To create a more robust supply chain, Fronius’ Zatezalo says long service life and repairability are key. “The longer a product is in service,” she says, “the less it requires from the supply chain. As items go out of service, parts can be reclaimed to be refurbished and reused, bringing other products back into service. These ideas are a small part of minimizing supply chain impact.
An example of this is Fronius’ new Multilock torch design. In the event of a fault – if the hosepack is unaffected, but the torch body is damaged – each component can be independently replaced in next to no time using the Multilock connection. A modular torch system not only provides greater flexibility, it also enables resource-conserving and sustainable use of the system.
“We’ve also designed a global network of subsidiaries and partners that facilitate effective and decentralized logistics,” Zatezalo adds. “This allows us to supply markets and customers in a more sustainable and targeted manner.”

:: Data to examine ::
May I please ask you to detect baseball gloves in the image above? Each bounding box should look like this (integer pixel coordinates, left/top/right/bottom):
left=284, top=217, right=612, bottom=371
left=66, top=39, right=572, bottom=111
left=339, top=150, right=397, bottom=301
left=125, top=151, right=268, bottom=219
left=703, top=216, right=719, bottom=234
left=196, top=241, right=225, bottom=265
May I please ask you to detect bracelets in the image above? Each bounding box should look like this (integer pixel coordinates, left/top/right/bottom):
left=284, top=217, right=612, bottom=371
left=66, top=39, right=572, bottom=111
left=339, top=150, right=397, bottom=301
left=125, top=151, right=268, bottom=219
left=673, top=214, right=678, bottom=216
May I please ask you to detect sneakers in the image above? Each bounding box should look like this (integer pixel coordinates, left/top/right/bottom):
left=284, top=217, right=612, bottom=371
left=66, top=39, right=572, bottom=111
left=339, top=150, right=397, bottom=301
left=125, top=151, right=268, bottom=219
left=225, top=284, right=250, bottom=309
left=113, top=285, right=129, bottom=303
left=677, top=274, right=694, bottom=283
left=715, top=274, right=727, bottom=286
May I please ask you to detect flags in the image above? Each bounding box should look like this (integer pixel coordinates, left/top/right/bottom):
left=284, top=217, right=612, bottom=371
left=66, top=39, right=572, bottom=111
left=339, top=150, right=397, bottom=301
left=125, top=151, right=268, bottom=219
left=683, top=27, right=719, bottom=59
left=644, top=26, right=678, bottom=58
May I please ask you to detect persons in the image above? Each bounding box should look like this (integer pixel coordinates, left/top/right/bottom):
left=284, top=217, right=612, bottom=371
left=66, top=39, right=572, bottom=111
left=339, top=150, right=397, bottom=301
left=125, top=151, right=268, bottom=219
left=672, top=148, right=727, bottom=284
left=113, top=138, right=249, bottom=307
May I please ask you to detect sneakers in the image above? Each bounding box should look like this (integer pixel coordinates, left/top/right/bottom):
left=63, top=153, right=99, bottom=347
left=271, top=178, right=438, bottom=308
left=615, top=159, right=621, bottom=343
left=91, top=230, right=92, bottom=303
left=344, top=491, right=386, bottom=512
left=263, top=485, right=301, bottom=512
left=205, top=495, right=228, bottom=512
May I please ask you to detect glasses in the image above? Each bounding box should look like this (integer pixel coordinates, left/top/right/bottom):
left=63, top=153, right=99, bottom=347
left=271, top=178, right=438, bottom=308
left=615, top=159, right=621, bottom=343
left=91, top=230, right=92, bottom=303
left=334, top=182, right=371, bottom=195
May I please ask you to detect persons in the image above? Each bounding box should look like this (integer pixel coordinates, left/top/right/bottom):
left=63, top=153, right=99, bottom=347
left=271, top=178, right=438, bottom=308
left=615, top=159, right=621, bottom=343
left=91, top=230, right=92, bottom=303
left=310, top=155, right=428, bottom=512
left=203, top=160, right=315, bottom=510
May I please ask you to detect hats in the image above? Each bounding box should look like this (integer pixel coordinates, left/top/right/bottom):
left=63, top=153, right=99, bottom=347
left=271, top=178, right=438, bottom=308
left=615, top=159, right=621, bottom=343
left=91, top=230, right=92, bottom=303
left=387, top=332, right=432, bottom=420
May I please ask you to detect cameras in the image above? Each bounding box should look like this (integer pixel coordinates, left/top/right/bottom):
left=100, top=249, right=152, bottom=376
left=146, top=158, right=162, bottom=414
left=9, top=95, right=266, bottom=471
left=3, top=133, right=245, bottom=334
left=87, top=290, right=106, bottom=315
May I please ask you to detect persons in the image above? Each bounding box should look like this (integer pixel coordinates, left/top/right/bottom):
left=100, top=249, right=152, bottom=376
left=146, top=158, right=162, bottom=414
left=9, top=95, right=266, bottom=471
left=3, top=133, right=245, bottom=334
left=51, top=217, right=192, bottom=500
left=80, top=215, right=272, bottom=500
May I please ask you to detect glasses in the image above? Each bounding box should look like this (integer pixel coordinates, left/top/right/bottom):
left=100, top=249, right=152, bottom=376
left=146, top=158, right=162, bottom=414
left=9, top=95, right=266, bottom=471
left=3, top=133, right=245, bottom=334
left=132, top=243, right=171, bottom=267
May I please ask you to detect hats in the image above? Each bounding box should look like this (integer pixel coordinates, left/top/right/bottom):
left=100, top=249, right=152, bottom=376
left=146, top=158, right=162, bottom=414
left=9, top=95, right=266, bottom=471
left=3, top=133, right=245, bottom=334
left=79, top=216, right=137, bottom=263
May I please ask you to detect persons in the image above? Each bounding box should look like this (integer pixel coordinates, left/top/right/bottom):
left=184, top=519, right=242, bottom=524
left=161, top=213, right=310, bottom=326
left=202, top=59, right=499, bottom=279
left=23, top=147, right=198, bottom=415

:: Exercise instructions ::
A – Write out the passage of the Fronius extract starting with "To create a" and going on through "of the system.".
B – According to Zatezalo in the Fronius extract, what two things are key to creating a more robust supply chain?

:: Outputs by task ::
A –
To create a more robust supply chain, Fronius’ Zatezalo says long service life and repairability are key. “The longer a product is in service,” she says, “the less it requires from the supply chain. As items go out of service, parts can be reclaimed to be refurbished and reused, bringing other products back into service. These ideas are a small part of minimizing supply chain impact.
An example of this is Fronius’ new Multilock torch design. In the event of a fault – if the hosepack is unaffected, but the torch body is damaged – each component can be independently replaced in next to no time using the Multilock connection. A modular torch system not only provides greater flexibility, it also enables resource-conserving and sustainable use of the system.

B – Long service life and repairability.